Les nouvelles stratégies concurrentielles

 

  L’environnement concurrentiel :

 

L’entreprise évolue dans un environnement concurrentiel qui change de façon continue, et ses responsables doivent s’adapter à ces changements.

À cet effet, ils pratiquent “la veille environnementale”, un processus qui les amène à surveiller les tendances de l’environnement socio-économique (notamment leur secteur industriel, le marché et la société) pour tenter de dégager les opportunités ou les menaces potentielles.

Cette surveillance est essentielle si on veut rester en tête de peloton.

Dans le secteur des télécommunications, Paritel (opérateur télécom pro) a su marquer des points en élargissant ses gammes de produits, en améliorant la qualité de ses services et en réduisant les coûts.

Afin de vous offrir des services et des produits fiables, Paritel s’appuie sur la performance de son propre réseau (source 01Net : élue réseau télécom numéro 1 en qualité de service), et également, sur la qualité de son service de maintenance sur site et d’installation…

 

Les nouveaux arrivants sur les marchés ou les concurrents qui proposent des substituts aux produits et aux services existants sont susceptibles de menacer la pérennité du profit.

La tendance économique, l’évolution technologique, la situation politique, les changements sociaux (en particulier l’attitude envers le travail), la disponibilité des ressources vitales et l’influence des clients ou des fournisseurs sont autant de facteurs environnementaux importants.

 

   Compétences fondamentales :

 

La compétence managériale seule ne suffit pas pour contrebalancer les changements environnementaux.
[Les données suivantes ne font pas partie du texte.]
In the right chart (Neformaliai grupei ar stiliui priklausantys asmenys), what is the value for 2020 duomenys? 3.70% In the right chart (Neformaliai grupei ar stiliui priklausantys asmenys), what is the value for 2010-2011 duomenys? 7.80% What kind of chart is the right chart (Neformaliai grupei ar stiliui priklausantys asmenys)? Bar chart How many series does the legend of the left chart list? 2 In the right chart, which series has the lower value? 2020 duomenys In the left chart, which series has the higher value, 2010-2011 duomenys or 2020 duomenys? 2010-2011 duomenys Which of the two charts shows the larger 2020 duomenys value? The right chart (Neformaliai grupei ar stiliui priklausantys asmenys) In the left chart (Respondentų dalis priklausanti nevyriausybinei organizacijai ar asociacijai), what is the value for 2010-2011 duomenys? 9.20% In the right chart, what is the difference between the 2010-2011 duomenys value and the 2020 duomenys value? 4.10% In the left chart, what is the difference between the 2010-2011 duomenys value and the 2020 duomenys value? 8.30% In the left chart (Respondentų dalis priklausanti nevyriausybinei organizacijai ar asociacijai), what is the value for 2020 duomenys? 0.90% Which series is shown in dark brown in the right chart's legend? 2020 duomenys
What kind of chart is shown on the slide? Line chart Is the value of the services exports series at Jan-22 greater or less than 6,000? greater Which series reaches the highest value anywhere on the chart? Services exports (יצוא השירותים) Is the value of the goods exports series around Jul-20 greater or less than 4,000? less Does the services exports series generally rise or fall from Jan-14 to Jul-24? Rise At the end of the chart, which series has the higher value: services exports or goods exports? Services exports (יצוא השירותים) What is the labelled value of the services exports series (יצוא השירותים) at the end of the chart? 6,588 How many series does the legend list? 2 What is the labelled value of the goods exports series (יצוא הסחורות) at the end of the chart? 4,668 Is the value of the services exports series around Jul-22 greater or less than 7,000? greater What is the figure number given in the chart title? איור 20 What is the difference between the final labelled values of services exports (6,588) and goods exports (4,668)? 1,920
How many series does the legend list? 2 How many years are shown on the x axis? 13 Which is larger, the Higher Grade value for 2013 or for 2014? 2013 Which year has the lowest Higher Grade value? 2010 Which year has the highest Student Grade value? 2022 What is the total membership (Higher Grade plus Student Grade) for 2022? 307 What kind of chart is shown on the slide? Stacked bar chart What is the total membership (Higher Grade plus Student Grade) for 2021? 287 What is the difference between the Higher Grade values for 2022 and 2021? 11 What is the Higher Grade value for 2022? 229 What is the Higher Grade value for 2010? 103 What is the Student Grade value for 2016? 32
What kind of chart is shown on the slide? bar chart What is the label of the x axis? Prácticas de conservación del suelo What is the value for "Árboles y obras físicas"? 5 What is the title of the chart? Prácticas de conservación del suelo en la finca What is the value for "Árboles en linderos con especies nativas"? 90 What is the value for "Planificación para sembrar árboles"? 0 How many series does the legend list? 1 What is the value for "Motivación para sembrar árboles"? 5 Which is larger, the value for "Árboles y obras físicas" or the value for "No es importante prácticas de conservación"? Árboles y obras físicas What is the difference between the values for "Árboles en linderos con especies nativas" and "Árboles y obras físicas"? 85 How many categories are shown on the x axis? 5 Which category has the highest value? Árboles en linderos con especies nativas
C’est plutôt à la stratégie organisationnelle de les gérer. Les sociétés réussissent en tirant le meilleur parti de ce qu’elles savent bien faire, leurs compétences étant leurs seules forces.

 

Les compétences fondamentales sont les uniques ressources que la direction de l’entreprise prend en considération pour formuler une stratégie.

Elles reflètent la connaissance collective de l’organisation, notamment dans la manière de coordonner les différents processus et d’intégrer des technologies multiples.

 

  Les compétences fondamentales sont réparties ainsi :

– Systèmes et technologie. Les organisations ayant un savoir-faire en matière de systèmes d’information sont avantagées dans les secteurs fortement dépendants des données et de l’information (cas du secteur bancaire). L’expertise en matière de technologies et d’applications Internet est particulièrement intéressante, surtout concernant les systèmes B2C (Business to Consumer) et B2B (Business to Business).

Le fait de breveter des technologies nouvelles est également un avantage concurrentiel important.

 

– Savoir faire “marché et financier”. Une organisation capable d’attirer des capitaux avec une relative facilité en vendant des actions, de commercialiser et de distribuer ses produits ou de se différencier des produits similaires, possède un avantage sur la concurrence.

 

– Installations. Des installations bien situées, qu’il s’agisse de bureaux, de points de vente ou d’usines, sont un avantage essentiel, si on considère les délais de construction, qui s’inscrivent sur le long terme.

Le développement de nouveaux produits ou services peut ainsi se faire rapidement.

En outre, des installations flexibles, capables de prendre en charge un large éventail de produits ou de services à des niveaux de volume différents, constituent un avantage concurrentiel.

 

– Main-d’oeuvre. Bien formée, la main-d’oeuvre permet à l’organisation de répondre aux besoins du marché en temps et en heure.

Cette compétence prend une importance particulière dans les sociétés de services, où le client est en contact direct avec le personnel.